Since their inception nearly a decade ago, Supergrass have half-threatened to break into the stadium-busting big league. They've certainly outlived most of their Britpop contemporaries, while the Top 10 albums and singles, and festival headline slots, along the way have doubtless made it easier for the band to sleep at night. However, that next big career step has somehow always eluded them.
This month Supergrass take their first tentative steps into the world of plastic seats and foto-long chilli dogs as they headline Wembley Arena. They've played there before - supporting Oasis back in 1997 - but now the burden of main draw responsibility rests firmly on their youthful(ish) shoulders.
"It's just incredibly flattering that the promoters think we can fill Wembley Arena," says bassist Mickey Quinn. "It's not something we planned for at all. But we've had plenty of experience of playing those huge gigs so it doesn't feel that unnatural."
It was the success of Supergrass's Life On Other Planets autumn tour - three nights at London Shepherd's Bush Empire, plus another 11 oversubscribed dates nationwide - that lit up bulbs above the heads of Supergrass's agents.
"This sort of gig was intimidating when we started out, but we're pretty confident now," says Quinn. "I don't think well ever become bloated stadium rockers, but there's definitely a way of playing to make sure you get across to everyone who's paid to see you."
Their gameplan is to ignore the wide expanses of stage and bunch themselves up in the middle, an idea singer Gaz Coombes and Quinn gleaned from an old live Doors video.

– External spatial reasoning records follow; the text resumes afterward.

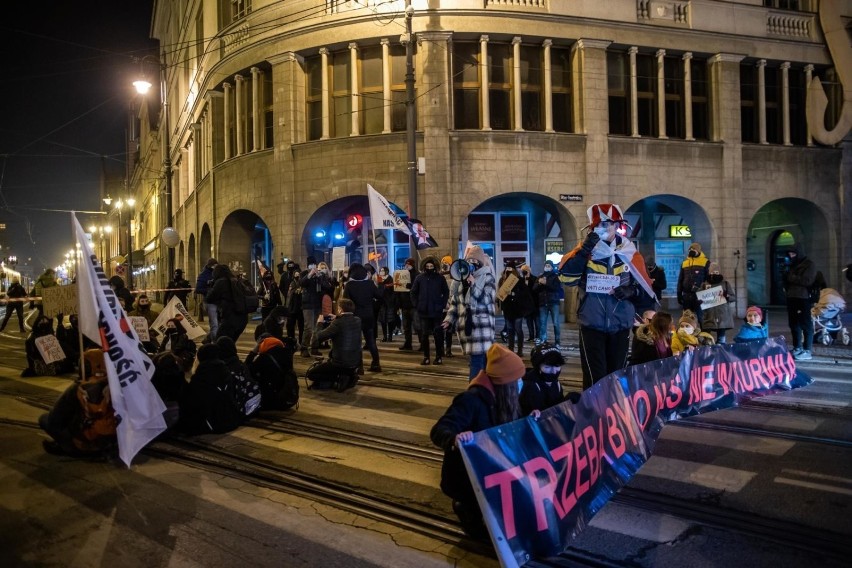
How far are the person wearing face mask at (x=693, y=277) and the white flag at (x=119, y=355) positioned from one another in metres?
Result: 10.4

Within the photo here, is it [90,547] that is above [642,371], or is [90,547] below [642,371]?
below

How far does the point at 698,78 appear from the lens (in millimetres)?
21641

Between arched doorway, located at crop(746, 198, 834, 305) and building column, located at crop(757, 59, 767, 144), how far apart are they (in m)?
2.59

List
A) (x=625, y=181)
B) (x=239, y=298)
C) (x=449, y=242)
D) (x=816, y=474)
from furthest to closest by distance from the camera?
(x=625, y=181) < (x=449, y=242) < (x=239, y=298) < (x=816, y=474)

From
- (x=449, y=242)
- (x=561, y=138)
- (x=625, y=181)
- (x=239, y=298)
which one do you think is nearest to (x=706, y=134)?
(x=625, y=181)

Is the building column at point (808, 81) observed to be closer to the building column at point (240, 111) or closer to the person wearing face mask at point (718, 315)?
the person wearing face mask at point (718, 315)

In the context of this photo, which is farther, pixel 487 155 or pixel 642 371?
pixel 487 155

"It looked amazing," recalls Quinn. "It was a massive gig but they made sure they could still see each other. Even in the studio we've always made sure we can see each other when we play. It's one of the most important things we do."
Whether this represents a permanent career shift in the history of Supergrass remains to be seen. But as a celebration of one of British pop's greatest musical assets, catch them now, before they head out to America and Japan. Tickets cost £17.50 (London £18.50).